Channel Feature: Michael King Writers’ Centre in Devonport
More than words
The commonality that the written word brings to our lives was brought sharply into focus last month when North Shore adults and children shared in the sadness felt by the nation at the death of one of our most beloved writers.
Lives touched by the late Margaret Mahy are many and varied, and the collective sadness felt at her passing shines a light on the power of literature in our culture. An importance recognised and promoted by New Zealand’s only centre dedicated to nurturing writers, based here on the North Shore.
The Michael King Writers’ Centre in Devonport is helping to plot the course of New Zealand literature, by nurturing talent and providing opportunities for creativity to flourish. News of the death of a literary icon highlights the importance of cultivating such literary forces.
“Margaret Mahy was such a fantastic writer and person; she was so generous in getting out and giving her time to people, particularly spending a lot of time in schools. It’s amazing what that kind of experience can do to people. It can bring literature and the world of words alive for people. And they don’t forget that,” points out Centre Manager Karren Beanland.

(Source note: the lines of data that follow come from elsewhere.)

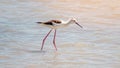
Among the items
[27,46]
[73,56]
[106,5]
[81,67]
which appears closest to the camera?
[81,67]

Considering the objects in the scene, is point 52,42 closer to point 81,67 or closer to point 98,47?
point 98,47

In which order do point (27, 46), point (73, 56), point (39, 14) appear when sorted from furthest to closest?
point (39, 14)
point (27, 46)
point (73, 56)

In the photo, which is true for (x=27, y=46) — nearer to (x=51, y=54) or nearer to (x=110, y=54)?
(x=51, y=54)

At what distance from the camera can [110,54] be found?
356 inches

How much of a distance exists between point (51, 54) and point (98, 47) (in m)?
0.92

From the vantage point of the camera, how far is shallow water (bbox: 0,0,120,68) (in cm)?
875

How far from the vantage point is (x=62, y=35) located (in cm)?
1048

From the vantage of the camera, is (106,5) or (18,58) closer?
(18,58)

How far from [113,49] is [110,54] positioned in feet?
1.09

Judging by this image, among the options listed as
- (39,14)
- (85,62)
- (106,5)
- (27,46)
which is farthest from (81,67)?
(106,5)

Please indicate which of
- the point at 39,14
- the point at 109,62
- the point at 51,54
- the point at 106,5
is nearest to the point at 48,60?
the point at 51,54

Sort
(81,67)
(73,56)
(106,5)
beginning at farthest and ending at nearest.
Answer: (106,5) < (73,56) < (81,67)

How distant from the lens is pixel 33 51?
9.35 metres

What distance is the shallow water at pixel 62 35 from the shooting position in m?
8.75
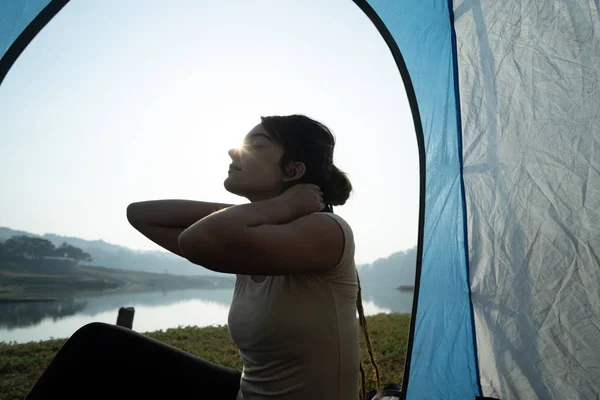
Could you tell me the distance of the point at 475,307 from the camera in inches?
72.6

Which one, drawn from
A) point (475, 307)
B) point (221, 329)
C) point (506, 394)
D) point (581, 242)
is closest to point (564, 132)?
point (581, 242)

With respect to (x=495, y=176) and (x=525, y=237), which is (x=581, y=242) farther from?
(x=495, y=176)

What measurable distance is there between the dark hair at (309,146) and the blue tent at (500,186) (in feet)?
2.34

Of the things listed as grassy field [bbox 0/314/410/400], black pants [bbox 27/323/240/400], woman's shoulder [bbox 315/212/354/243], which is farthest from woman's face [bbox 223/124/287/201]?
grassy field [bbox 0/314/410/400]

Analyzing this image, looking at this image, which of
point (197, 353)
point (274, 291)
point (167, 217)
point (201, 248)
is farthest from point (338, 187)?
point (197, 353)

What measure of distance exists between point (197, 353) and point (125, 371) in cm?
369

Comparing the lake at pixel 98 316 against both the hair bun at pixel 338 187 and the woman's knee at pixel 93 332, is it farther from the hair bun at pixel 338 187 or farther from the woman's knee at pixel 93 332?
the hair bun at pixel 338 187

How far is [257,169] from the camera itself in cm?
135

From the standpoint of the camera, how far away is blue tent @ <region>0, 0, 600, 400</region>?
1.30 meters

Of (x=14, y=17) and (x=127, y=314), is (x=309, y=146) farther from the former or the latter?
(x=127, y=314)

She remembers vividly such an experience when minds were enlightened by the visiting writer at her school in Wellington. “It was a very powerful experience, which I’ve never forgotten.”
“The reason I think this is such a great project up here at the Centre is that this was what Michael King was about. He was about bringing stories to life for people.”
“He was somebody who started to tell New Zealand stories, and it’s the stories about our own country that help us to understand ourselves and appreciate our place in the world.”
“It’s enormously valuable to see a writer and hear them read, and, when they talk about an experience that you can relate to in some way, it’s a very validating experience.”
For Devonport-devotee Karren, who lives in Stanley Bay, the Centre marries together her passions for literature, Devonport and its history. The Centre’s beautiful heritage villa was built in 1898 as the Signalman’s House for the families of those who hoisted signals onto the summit’s flagstaff to pass on information to the harbour master about incoming vessels.
A long-held love of the written word led Karren to work as a journalist, before moving into business communications. She is pleased to have been enjoying one of the best views of the city from Mount Victoria for the past five years, having previously had the opposite view from her communcations role with Ports of Auckland.
The Centre plays host to four writers’ residencies each year, with a book club, open days, Matariki events, and writing programmes, ensuring the heritage building is well-used. A new library of works is currently being developed, in collaboration with North Shore Libraries, to be used as a reference collection.
Young writers on the North Shore are also being nurtured through a programme of workshops for budding authors in Years 11-13. Those taking part have the chance to see their work in print as part of a forthcoming publication entitled ‘Signals’.
“We are about supporting New Zealand writers, and promoting and developing high quality New Zealand writing,” Karren summarised. The great Mahy would surely be enamoured that this delightful centre continues as a cultural catalyst, enabling New Zealand’s emerging literary talent to shine.